▶ Available records:

========

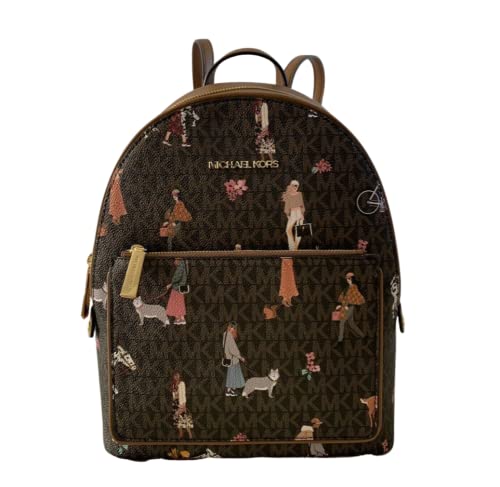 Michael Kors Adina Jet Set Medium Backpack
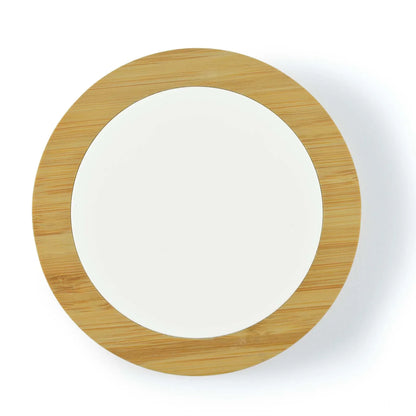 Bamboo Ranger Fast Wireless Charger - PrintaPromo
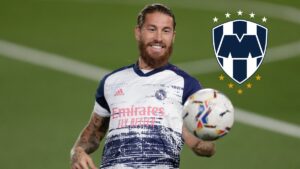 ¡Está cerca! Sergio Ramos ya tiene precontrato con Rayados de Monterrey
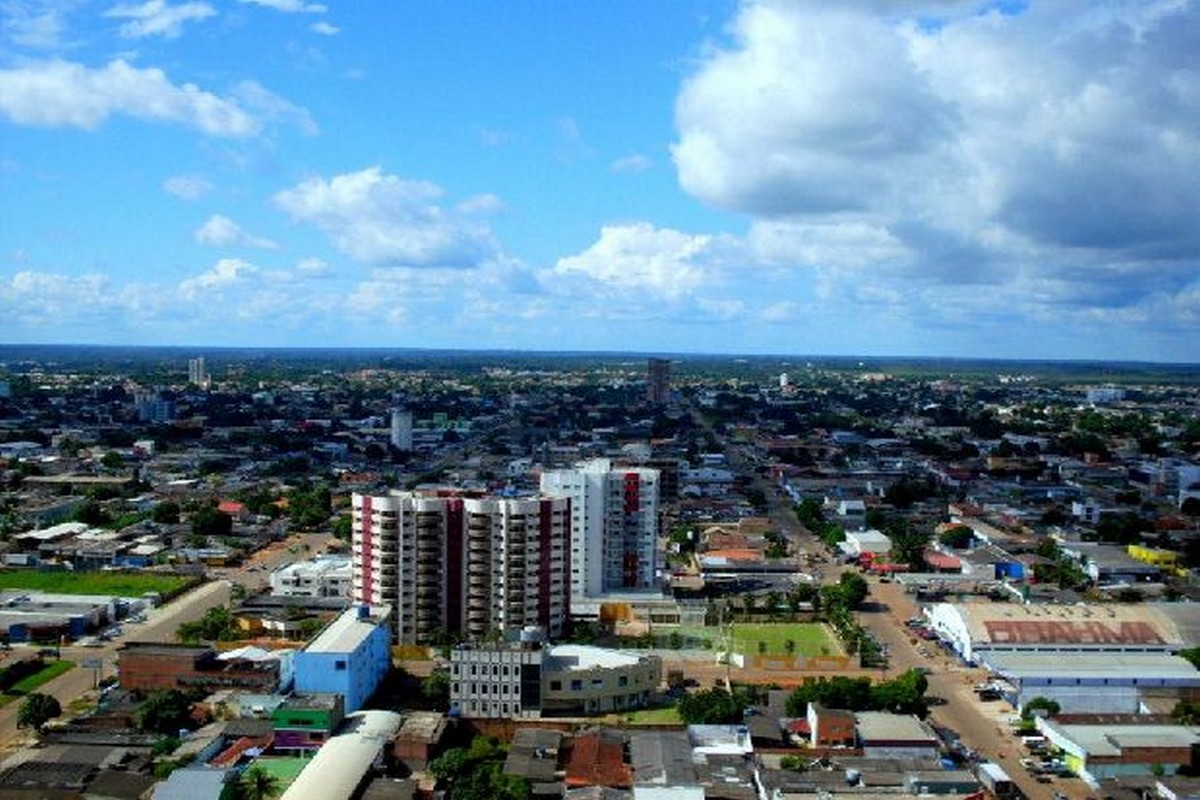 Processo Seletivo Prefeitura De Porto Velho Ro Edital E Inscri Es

========

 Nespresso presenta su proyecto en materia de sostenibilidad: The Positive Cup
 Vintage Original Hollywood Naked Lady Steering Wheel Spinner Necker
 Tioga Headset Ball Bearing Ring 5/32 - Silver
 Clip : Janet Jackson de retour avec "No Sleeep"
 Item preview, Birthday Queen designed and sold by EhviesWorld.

========

▶ What is required: Express everything from the line containing "Nespresso presenta su" down to the line containing "Item preview, Birthday" as a numbered list, leaving out blank lines.

▶ Answer:
1.  Nespresso presenta su proyecto en materia de sostenibilidad: The Positive Cup
2.  Vintage Original Hollywood Naked Lady Steering Wheel Spinner Necker
3.  Tioga Headset Ball Bearing Ring 5/32 - Silver
4.  Clip : Janet Jackson de retour avec "No Sleeep"
5.  Item preview, Birthday Queen designed and sold by EhviesWorld.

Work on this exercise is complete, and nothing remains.